##### EXCERPT #####
What’s Covered By Your Insurance
Standard homeowners insurance policies are extensive and cover a variety of things, such as:
- Fire and smoke
- Lightning strikes
- Windstorm and hail
- Vandalism and malicious mischief
- Damage from an aircraft, car, or vehicle
- Falling objects
- Weight of ice, snow, or sleet
- Water damage
Now, there’s a good chance that if a utility pole falls on top of your home, it would be covered under the “falling objects” line item. However, there are some exceptions as to what the insurance company will help you pay.
Homeowners insurance is meant to protect your home so, if a fallen pole damaged your house either on the outside or the inside, your policy should be able to cover these damages. Additionally, your policy might also cover possible damages to wiring and panels inside the home. And that’s where the coverage stops.
Your insurance company won’t cover any damages caused to the pole itself or the power lines that go from the pole to your home.
Who Covers the Extra Damages?
Things might get a little tricky when it comes to figuring out who covers the extra damages caused by the falling pole. The most significant factor in determining this will be what caused the pole to fall in the first place. Here are some examples:
If you were the one at fault: If you did something that caused the pole to fall on your home, your insurance company would cover the home repairs, but you will then be held responsible for covering the cost to repair the pole.
If someone else is at fault: Say someone else caused the pole to fall onto your home—perhaps a driver crashed into the pole. In this case, the driver might be held responsible, and their car insurance might kick-in to cover the costs. However, there’s also a chance that the asset owner can be held accountable if it is determined that the pole was placed in a dangerous spot.
##### GIVEN INFORMATION #####
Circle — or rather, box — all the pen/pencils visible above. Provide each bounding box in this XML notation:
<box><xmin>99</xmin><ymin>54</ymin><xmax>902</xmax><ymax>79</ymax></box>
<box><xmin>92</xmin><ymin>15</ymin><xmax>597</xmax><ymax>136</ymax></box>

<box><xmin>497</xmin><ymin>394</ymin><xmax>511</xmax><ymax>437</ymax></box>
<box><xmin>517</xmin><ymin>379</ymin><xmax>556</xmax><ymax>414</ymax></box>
#####
##### GIVEN INFORMATION #####
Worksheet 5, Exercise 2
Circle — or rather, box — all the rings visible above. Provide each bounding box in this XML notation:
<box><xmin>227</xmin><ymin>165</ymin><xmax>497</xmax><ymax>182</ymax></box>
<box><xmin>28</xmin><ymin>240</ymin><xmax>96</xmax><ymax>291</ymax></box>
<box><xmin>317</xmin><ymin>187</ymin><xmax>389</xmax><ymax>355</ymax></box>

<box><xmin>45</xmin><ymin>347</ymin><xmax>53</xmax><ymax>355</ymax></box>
#####
##### GIVEN INFORMATION #####
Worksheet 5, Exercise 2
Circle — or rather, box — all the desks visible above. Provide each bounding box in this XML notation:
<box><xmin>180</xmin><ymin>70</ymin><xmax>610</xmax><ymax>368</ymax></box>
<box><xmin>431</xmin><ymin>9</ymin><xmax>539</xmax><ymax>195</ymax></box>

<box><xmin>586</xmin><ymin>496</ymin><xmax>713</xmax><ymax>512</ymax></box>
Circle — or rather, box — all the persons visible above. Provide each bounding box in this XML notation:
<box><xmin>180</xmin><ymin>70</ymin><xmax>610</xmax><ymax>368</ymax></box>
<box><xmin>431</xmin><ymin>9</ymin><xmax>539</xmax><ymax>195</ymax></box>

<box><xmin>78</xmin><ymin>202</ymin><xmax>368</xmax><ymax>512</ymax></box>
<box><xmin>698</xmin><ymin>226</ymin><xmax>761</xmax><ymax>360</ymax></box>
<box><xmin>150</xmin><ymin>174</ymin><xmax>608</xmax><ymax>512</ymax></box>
#####
YOUR OBJECTIVE:
Continue the excerpt on homeowners insurance and fallen utility poles, starting after its final sentence. The saved entries were taken from a separate source.

RESPONSE:
If a storm caused the pole to fall: If a natural event caused the pole to fall in the first place, there’s a good chance the asset owner will take care of the repairs to the pole and the power lines.
What to Do If an Electrical or Utility Pole Falls
Whenever any of these structures fall, it can pose a great danger to those nearby, especially when power lines are involved. So, follow these helpful steps to stay safe in case of a fallen pole.
Avoid touching the fallen line: Power lines hold strong electrical currents, and touching them directly or indirectly with a stick or another object is a bad idea. Stay as far away as possible.
Avoid touching anything that’s touching the power line: Electricity can transport itself between objects. Something that is touching the power line can have the same potential of electrocuting you as the power line itself.
Keep children and pets safe: They might not be aware of the danger, so keep a close eye on them and keep them safe.
Call 911: You need to report fallen power lines as soon as possible. Not only are they dangerous, but they can also leave people without essentials services if not fixed.